Collected data entries:
<<<<

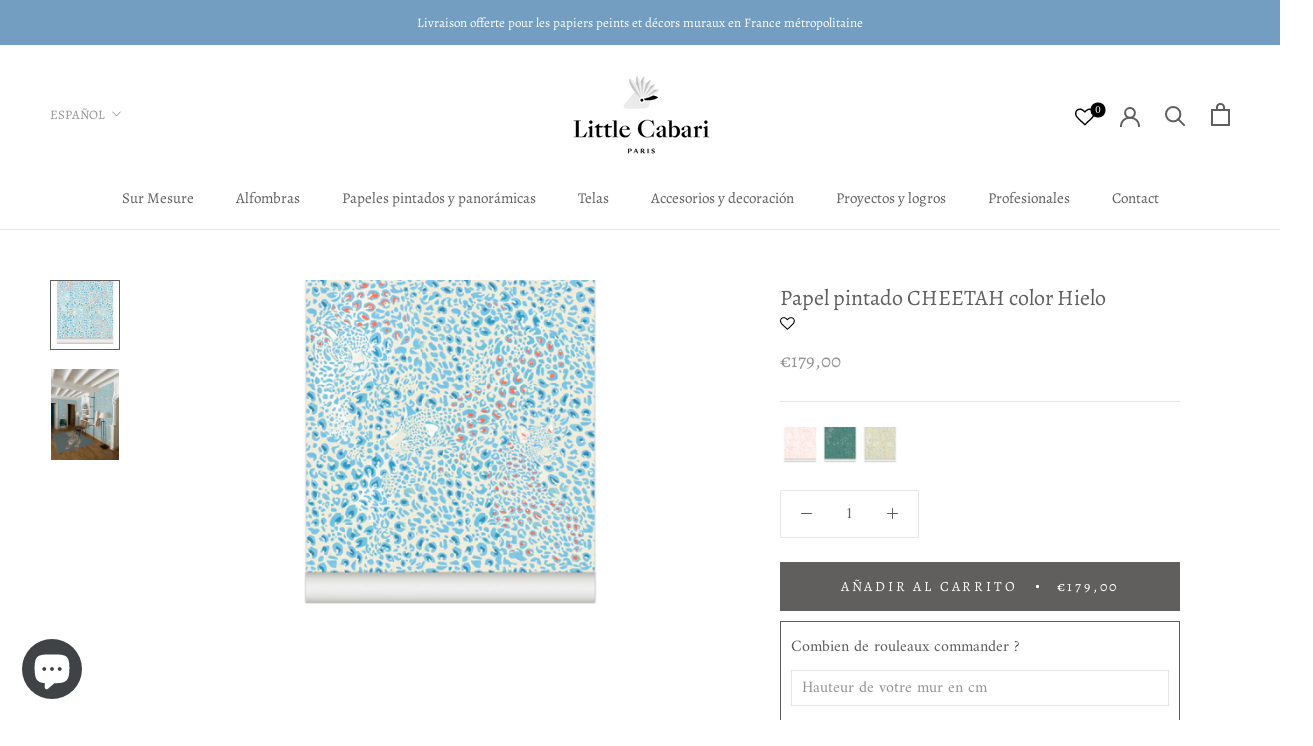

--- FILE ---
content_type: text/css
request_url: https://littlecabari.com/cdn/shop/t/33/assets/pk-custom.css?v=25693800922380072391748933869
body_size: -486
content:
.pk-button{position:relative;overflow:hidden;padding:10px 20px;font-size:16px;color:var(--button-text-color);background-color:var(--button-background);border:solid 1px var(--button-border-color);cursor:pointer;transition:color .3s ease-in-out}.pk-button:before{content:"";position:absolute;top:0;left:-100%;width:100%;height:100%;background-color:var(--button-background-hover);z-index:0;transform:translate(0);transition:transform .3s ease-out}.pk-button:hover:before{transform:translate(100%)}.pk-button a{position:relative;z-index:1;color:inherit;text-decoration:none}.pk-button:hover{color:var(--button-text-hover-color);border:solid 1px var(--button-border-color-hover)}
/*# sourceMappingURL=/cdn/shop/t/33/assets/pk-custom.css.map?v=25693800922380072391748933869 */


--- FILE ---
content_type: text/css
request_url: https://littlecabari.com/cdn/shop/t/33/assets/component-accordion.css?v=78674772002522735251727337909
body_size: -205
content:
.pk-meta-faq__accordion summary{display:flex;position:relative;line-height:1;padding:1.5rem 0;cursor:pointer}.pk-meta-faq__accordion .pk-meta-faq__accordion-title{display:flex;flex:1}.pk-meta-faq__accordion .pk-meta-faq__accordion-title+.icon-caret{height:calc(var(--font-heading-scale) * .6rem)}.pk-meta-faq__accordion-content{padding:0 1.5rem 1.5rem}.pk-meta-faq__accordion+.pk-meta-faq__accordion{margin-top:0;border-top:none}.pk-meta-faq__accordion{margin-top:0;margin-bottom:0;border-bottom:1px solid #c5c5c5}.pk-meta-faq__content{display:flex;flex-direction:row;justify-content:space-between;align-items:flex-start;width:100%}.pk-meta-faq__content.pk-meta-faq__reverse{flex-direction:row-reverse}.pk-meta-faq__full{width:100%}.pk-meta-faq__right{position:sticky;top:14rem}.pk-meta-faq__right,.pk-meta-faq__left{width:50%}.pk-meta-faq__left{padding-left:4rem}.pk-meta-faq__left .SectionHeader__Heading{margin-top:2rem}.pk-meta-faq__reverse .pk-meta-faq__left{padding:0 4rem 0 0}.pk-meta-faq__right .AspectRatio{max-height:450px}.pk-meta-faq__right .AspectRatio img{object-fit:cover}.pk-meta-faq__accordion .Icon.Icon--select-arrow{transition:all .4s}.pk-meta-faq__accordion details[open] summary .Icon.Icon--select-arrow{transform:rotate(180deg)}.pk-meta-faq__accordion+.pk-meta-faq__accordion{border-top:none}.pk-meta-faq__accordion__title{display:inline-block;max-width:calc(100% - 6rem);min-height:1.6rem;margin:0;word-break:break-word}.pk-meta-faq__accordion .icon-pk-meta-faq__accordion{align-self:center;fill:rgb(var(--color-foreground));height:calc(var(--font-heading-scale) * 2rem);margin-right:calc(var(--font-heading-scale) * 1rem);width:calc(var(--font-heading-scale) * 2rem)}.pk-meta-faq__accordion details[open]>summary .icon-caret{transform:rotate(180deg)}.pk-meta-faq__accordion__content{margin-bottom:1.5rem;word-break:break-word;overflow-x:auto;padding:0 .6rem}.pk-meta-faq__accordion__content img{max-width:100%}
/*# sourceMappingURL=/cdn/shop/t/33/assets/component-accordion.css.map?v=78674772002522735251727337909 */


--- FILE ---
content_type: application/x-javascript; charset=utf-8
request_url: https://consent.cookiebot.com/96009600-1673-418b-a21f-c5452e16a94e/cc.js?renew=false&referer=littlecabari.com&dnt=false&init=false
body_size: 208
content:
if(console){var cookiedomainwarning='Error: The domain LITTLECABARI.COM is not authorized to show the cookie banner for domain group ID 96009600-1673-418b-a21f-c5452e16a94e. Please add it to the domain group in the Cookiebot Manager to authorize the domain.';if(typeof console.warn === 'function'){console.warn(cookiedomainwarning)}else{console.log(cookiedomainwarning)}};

>>>>

[What the exercise asks]:
Output all the entries above verbatim, please. No images.

[Solution to this task]:
--- FILE ---
content_type: text/css
request_url: https://littlecabari.com/cdn/shop/t/33/assets/pk-custom.css?v=25693800922380072391748933869
body_size: -486
content:
.pk-button{position:relative;overflow:hidden;padding:10px 20px;font-size:16px;color:var(--button-text-color);background-color:var(--button-background);border:solid 1px var(--button-border-color);cursor:pointer;transition:color .3s ease-in-out}.pk-button:before{content:"";position:absolute;top:0;left:-100%;width:100%;height:100%;background-color:var(--button-background-hover);z-index:0;transform:translate(0);transition:transform .3s ease-out}.pk-button:hover:before{transform:translate(100%)}.pk-button a{position:relative;z-index:1;color:inherit;text-decoration:none}.pk-button:hover{color:var(--button-text-hover-color);border:solid 1px var(--button-border-color-hover)}
/*# sourceMappingURL=/cdn/shop/t/33/assets/pk-custom.css.map?v=25693800922380072391748933869 */


--- FILE ---
content_type: text/css
request_url: https://littlecabari.com/cdn/shop/t/33/assets/component-accordion.css?v=78674772002522735251727337909
body_size: -205
content:
.pk-meta-faq__accordion summary{display:flex;position:relative;line-height:1;padding:1.5rem 0;cursor:pointer}.pk-meta-faq__accordion .pk-meta-faq__accordion-title{display:flex;flex:1}.pk-meta-faq__accordion .pk-meta-faq__accordion-title+.icon-caret{height:calc(var(--font-heading-scale) * .6rem)}.pk-meta-faq__accordion-content{padding:0 1.5rem 1.5rem}.pk-meta-faq__accordion+.pk-meta-faq__accordion{margin-top:0;border-top:none}.pk-meta-faq__accordion{margin-top:0;margin-bottom:0;border-bottom:1px solid #c5c5c5}.pk-meta-faq__content{display:flex;flex-direction:row;justify-content:space-between;align-items:flex-start;width:100%}.pk-meta-faq__content.pk-meta-faq__reverse{flex-direction:row-reverse}.pk-meta-faq__full{width:100%}.pk-meta-faq__right{position:sticky;top:14rem}.pk-meta-faq__right,.pk-meta-faq__left{width:50%}.pk-meta-faq__left{padding-left:4rem}.pk-meta-faq__left .SectionHeader__Heading{margin-top:2rem}.pk-meta-faq__reverse .pk-meta-faq__left{padding:0 4rem 0 0}.pk-meta-faq__right .AspectRatio{max-height:450px}.pk-meta-faq__right .AspectRatio img{object-fit:cover}.pk-meta-faq__accordion .Icon.Icon--select-arrow{transition:all .4s}.pk-meta-faq__accordion details[open] summary .Icon.Icon--select-arrow{transform:rotate(180deg)}.pk-meta-faq__accordion+.pk-meta-faq__accordion{border-top:none}.pk-meta-faq__accordion__title{display:inline-block;max-width:calc(100% - 6rem);min-height:1.6rem;margin:0;word-break:break-word}.pk-meta-faq__accordion .icon-pk-meta-faq__accordion{align-self:center;fill:rgb(var(--color-foreground));height:calc(var(--font-heading-scale) * 2rem);margin-right:calc(var(--font-heading-scale) * 1rem);width:calc(var(--font-heading-scale) * 2rem)}.pk-meta-faq__accordion details[open]>summary .icon-caret{transform:rotate(180deg)}.pk-meta-faq__accordion__content{margin-bottom:1.5rem;word-break:break-word;overflow-x:auto;padding:0 .6rem}.pk-meta-faq__accordion__content img{max-width:100%}
/*# sourceMappingURL=/cdn/shop/t/33/assets/component-accordion.css.map?v=78674772002522735251727337909 */


--- FILE ---
content_type: application/x-javascript; charset=utf-8
request_url: https://consent.cookiebot.com/96009600-1673-418b-a21f-c5452e16a94e/cc.js?renew=false&referer=littlecabari.com&dnt=false&init=false
body_size: 208
content:
if(console){var cookiedomainwarning='Error: The domain LITTLECABARI.COM is not authorized to show the cookie banner for domain group ID 96009600-1673-418b-a21f-c5452e16a94e. Please add it to the domain group in the Cookiebot Manager to authorize the domain.';if(typeof console.warn === 'function'){console.warn(cookiedomainwarning)}else{console.log(cookiedomainwarning)}};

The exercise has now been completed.